**WRITTEN TASK:**
Name every national team that Erasmus, in the rugby report below, says South Africa still has to catch up to.

**DOCUMENT TEXT:**
★ ★ ★ ★

16 September 2018 - 14:56 By Craig Ray
Head coach of South Africa Rassie Erasmus smiles during a South Africa Springboks Training Session at Churchie Grammar School on September 4, 2018 in Brisbane, Australia.
Head coach of South Africa Rassie Erasmus smiles during a South Africa Springboks Training Session at Churchie Grammar School on September 4, 2018 in Brisbane, Australia.
Image: Jono Searle/Getty Images

Springbok coach Rassie Erasmus said that luck played its part in his side’s historic win over the All Blacks in Wellington on Saturday‚ but luck had very little to do with it.

If anything the Boks were unlucky on their way to a 36-34 win that shook the rugby firmament’s foundations and saved the Rugby Championship from another year of procession and coronation for the All Blacks.

“We are No 6 or 7 in the world. We still have to catch up to New Zealand‚ Australia and England‚” Erasmus said.

“There are so many teams ahead of us‚ there is no way we can get ahead of ourselves. This is one win against the world’s best team‚ with a bit of luck.”

Seldom‚ if ever‚ have the All Blacks gone into a Test against the Boks as such overwhelming favourites.

Nothing pointed to a Springbok win – from recent form to historical analysis. Nothing.

Yet the Boks prevailed for only the fourth time in New Zealand in the professional era at the 24th time of asking.

They scored a record 36 points – more than any side in history has managed in a single game against the All Blacks in New Zealand.

They won despite conceding six tries‚ conceding 10 penalties to three and surviving a yellow card. There was no luck in this win.

★ ★ ★ ★

**MATERIAL:**
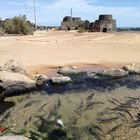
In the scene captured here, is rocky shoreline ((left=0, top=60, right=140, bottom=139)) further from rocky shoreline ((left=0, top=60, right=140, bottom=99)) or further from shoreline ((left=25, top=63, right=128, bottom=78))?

★ ★ ★ ★

**RESPONSE TO THE EXERCISE:**
New Zealand, Australia, England